I’m not sure why I’ve been so attracted to novels that deal with memory lately. But I have been, which has led to me reading some really interesting books.
Like Lisa Jahn-Clough’s Nothing But Blue — which is a novel I highly recommend, by the way.
Blue doesn’t know what happened. All she remembers is that her parents were planning on forcing her to move — to leave her home and her boyfriend behind. She doesn’t know how she ended up walking down a road in a pair of shorts and flip-flops. And she doesn’t know why all she can keep thinking is that nobody survived.
Nothing But Blue flips between the past and the present, slowly revealing what led Blue to her walk down the side of the road. The story is at some moments intense, and at others sad.
While I couldn’t help feeling sympathetic to Blue’s past-self, I also — at times — couldn’t help wanting to knock a little sense into her. This isn’t necessarily a bad thing, though. It made past-Blue a well-rounded character.
As for present-Blue, I have to admit that I couldn’t help admiring her, in a way. She was faced with a situation that not many people would have been able to survive — myself likely included. She grew a lot in the short time-frame of the novel, and in a way that was both natural and a little bit extraordinary.
But then, she was in a slightly extraordinary situation. Extraordinary, and yet at the same time, scarily possible.

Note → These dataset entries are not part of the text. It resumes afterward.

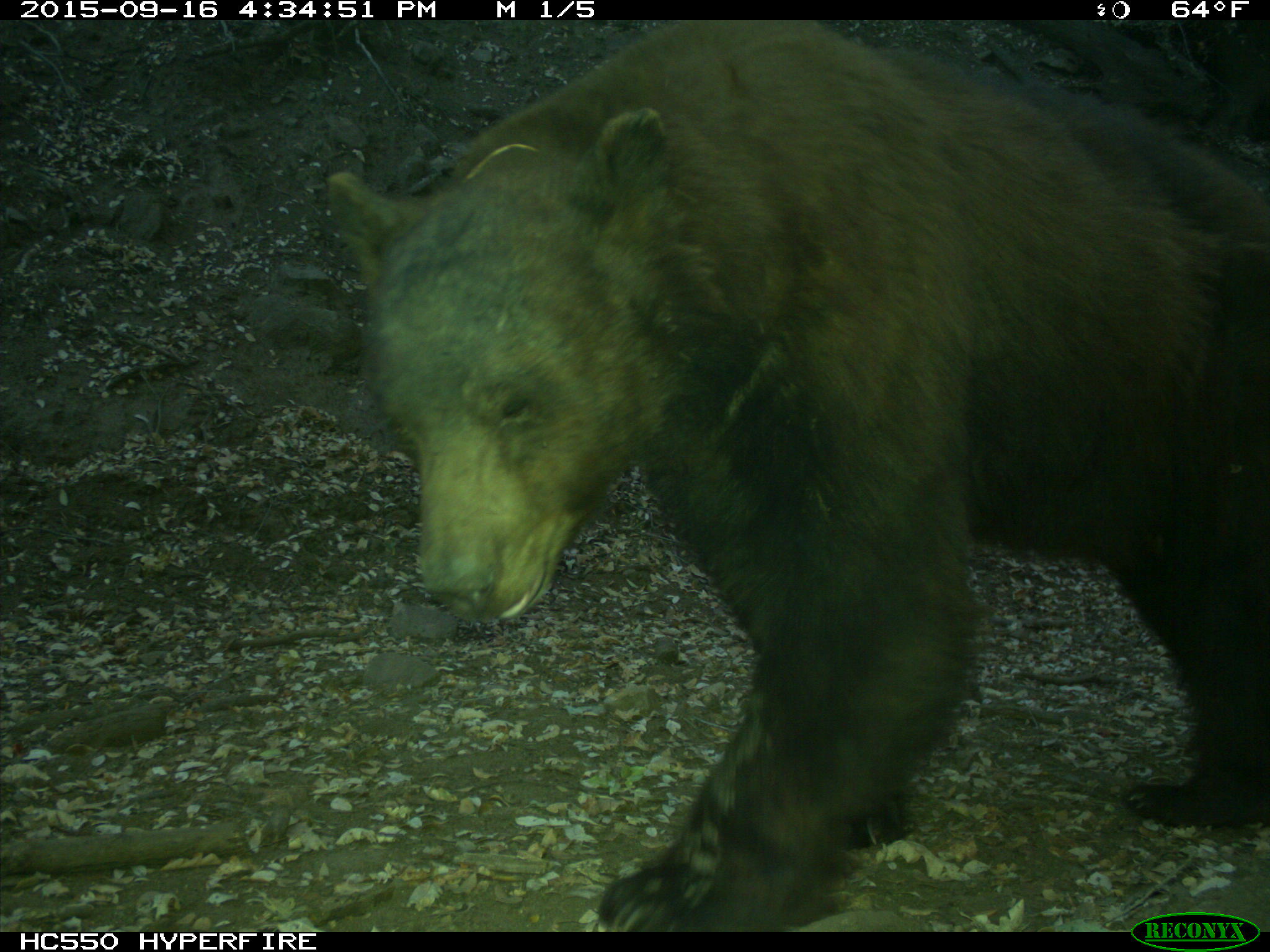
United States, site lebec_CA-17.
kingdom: Animalia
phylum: Chordata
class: Mammalia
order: Carnivora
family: Ursidae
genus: Ursus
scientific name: Ursus americanus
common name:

All dead. No one survived. All dead.
This morbid chant haunts seventeen-year-old Blue as she trudges through the countryside with just the clothes on her back, heading to her childhood home on the ocean. Something absolutely awful has happened, she knows it, but she doesn’t know what. She can’t even remember her name, so she calls herself Blue. This gripping survival story—peppered with flashbacks to bittersweet times with her boyfriend, Jake—strips life down to its bare bones. Blue learns, with the help of a seemingly magical stray dog and kind people along the road, that the important thing is to live.